**Text excerpt**.

Carl Albert Dissertation Award

The Carl Albert Dissertation Award is given annually for the best dissertation in legislative studies. Topics may be national or subnational in focus — on Congress, parliaments, state legislatures, or other representative bodies. The prize is funded by the Carl Albert Congressional Research and Studies Center at the University of Oklahoma.  In addition to the cash prize associated with the award, winners are typically invited to guest lecture on the OU campus with travel expenses paid by the Carl Albert Center.

 Dissertations must have a copyright date of one or two years previous to the year in which the award is presented. Terms for submitting dissertation: (1) one copy sent to each member of the committee; (2) no more than one submission per Ph.D.-granting department; (3) letter form the department indicating the selection; and (4) a letter from the dissertation chair, or other appropriate committee member, describing the significance of the work. The deadline for submission is March 1, 2021.

2021 Selection Committee:

Lior Sheffer (Chair), Tel Aviv University
Sharece Thrower, Vanderbilt University
Danielle M. Thomsen, University of California Irvine

2020 Winner

Lior Sheffer, Tel Aviv University, for “Behavioural Foundations of Elite Politics: How Individual-Level Characteristics Shape the Decision Making of Elected Politicians” (University of Toronto 2019)

2020 Selection Committee:

Nara Park (Chair), Jeju National University
Daniel Magleby, Binghamton University
La Gina Gause, University of California San Diego

2019 Winner

Nara Park, The University of Chicago, for “The Nature of Japanese Governance: Seikai-Tensin (政界転身)’s Political Success in Postwar Japan, 1947-2014.” (The University of Chicago 2017).

Selection Committee:

Alison W. Craig, University of Texas at Austin
Melinda Ritchie, University of California, Riverside
Wendy J. Schiller, Brown University

2018 Winner

Alison W. Craig, University of Texas at Austin,  for “Crafting a Broad Appeal: Congressional Audiences and Policy Collaboration in the Modern Legislature.” (Ohio State University, 2017).

Selection Committee:

Michelle Whyman, Duke University
Anthony Madonna, University of Georgia
Jason Casellas, University of Houston

2017 Winner

Michelle Whyman of Duke University for, “The Roots of Legislative Durability: How Information, Deliberation, and Compromise Create Laws that Last” (University of Texas, 2016).

Selection committee:

Molly Reynolds, Brookings Institution
Tiffany Barnes, University of Kentucky
Jonathan Winburn, University of Mississippi.

**Information supplied**.
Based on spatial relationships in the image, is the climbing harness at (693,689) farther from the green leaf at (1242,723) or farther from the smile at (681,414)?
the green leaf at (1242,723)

**Required work**.
**1)** On the Carl Albert Dissertation Award page, who funds the prize?
**2)** Put this sentence from the Carl Albert Dissertation Award page into Spanish: "The Carl Albert Dissertation Award is given annually for the best dissertation in legislative studies."
**3)** Pick up the Carl Albert Dissertation Award page after its last line and keep it going.

**Expected answers**.
**1)** The Carl Albert Congressional Research and Studies Center at the University of Oklahoma.

**2)** El Premio de Tesis Doctoral Carl Albert se otorga anualmente a la mejor tesis doctoral en estudios legislativos.

**3)**
2016 Winner

Molly E. Reynolds of the Brookings Institution for Exceptions to the Rule: Majoritarian Procedures and Majority Party Power in the U.S. Senate (University of Michigan, 2015).

Selection Committee:
Michael Barber, Brigham Young University
Jennifer Clark, University of Houston
Jason Windett, Saint Louis University

2015 Winner

Buying Representation: The Incentives, Ideology, and Influence of Campaign Contributions in American Politics, by Michael Barber, Princeton University, 2014

Selection Committee:
Eitan Tzelgov, University of Gothenburg
Yusaku Horiuchi, Dartmouth College
Leah Murray, Weber State University

2014 Winner

Words as Weapons: Opposition Rhetoric and Partisan Strategy, by Eitan Tzelgov, Pennsylvania State University, 2013

Honorable Mention:

Party, Preferences & Pragmatic Fidelity: Explaining Voting Unity in European Legislatures, by David Willumsen, European Univesity Institute – Florence, 2013

Selection Committee:
Nicholas Carnes, Duke University
Frank Thames, Texas Tech
Gisela Sin, University of Illinois

2013 Winner

By the Upper Class, For the Upper Class? Representational Inequality and Economic Policymaking in the United States, by Nicholas Carnes, Princeton University, 2011.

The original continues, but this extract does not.